Innovations are rare in the napkin sphere: For years, a chocolate brown napkin counted as the most interesting upgrade that Grimes had to offer. So she was sure restaurateurs would jump on the Signature Stripe, modeled after a farmhouse tea towel. And if they balked, she could point to its durability, extended dimensions and South Carolina provenance. “We knew it would take off,” she says.

Ironically, the Signature Stripe has proven so successful in Charleston since its late 2013 debut that it no longer qualifies as “something different.” The Fat Hen was the first area restaurant to adopt Signature Stripe napkins. Now, the same design graces tables at restaurants including Cannon Green, Leon’s Oyster Shop, 492, 82 Queen, Heritage, The Westendorff, Coleman Public House, Craftsmen Tap House, The Grocery and Indaco, which is featured in Milliken promotional materials. “Our customers ask us where they can buy them,” executive chef Michael Perez says in his testimonial.

The Signature Stripe comes in 17 colors, including gold, which has emerged as a local favorite. “I begged and begged for that one,” says Grimes, who noticed buyers were getting bored by the initial run of red, black and blue. “I love it.”

Charleston and San Francisco are currently the hotbeds of Signature Stripe popularity. But Grimes predicts the trend will spread from here, partly because the napkin frequently appears in photographs published by national magazines.

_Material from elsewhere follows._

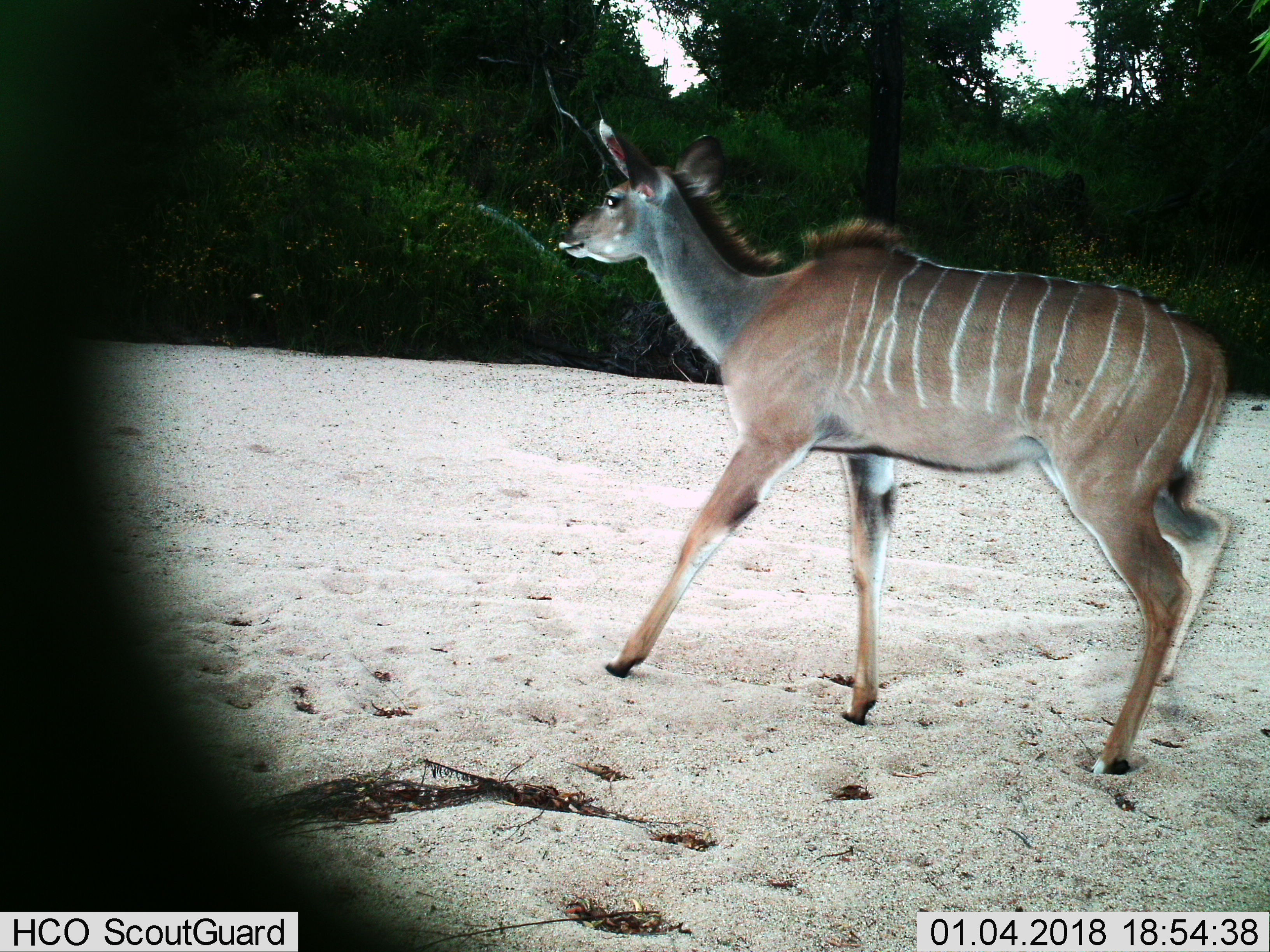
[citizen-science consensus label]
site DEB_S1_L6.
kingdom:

“Edmund’s Oast gets a lot of publicity with that napkin,” Grimes says. “Every time I see a picture of their food, I can see the napkin, and it’s awesome.”

Milliken & Company, which has been producing fabrics in Spartanburg since 1884, began developing the 100-percent polyester Signature Stripe napkin in response to restaurateurs setting their tables with cotton towels that weren’t designed for repeat trips through the wash. While the towels looked appealingly rustic, they had a tendency to slouch and fade.

“Cotton is really hard to take care of in a restaurant environment,” says Milliken spokeswoman Brenda Burris-Drake. “We have a specially selected stripe, so the color stays true. Another difference is dimensional stability, where the shape stays the same. Those are our big product advantages.”

A third advantage is size. Unlike standard square napkins, which measure 20 inches along each side, the Signature Stripe is cut as an 18-inch-by-22-inch rectangle. “We’ve heard it called a lapkin,” Milliken development manager Karen Stavrakas says.

Most importantly, though, the napkins make customers think of hot ovens and dinner bells. According to Burris-Drake, restaurants are looking for ways to convert customers who show up for after-work cocktails into dinner guests. “Home-type decor,” she says, can help keep people from heading home when they get hungry.

And just as the Signature Stripe napkins bring home into restaurants, they may soon help eaters bring restaurant culture into their homes.

“Indaco has talked about selling them like they sell T-shirts,” Blaine Maddin, Milliken’s laundry service team manager, says. “We’d love for them to do that.”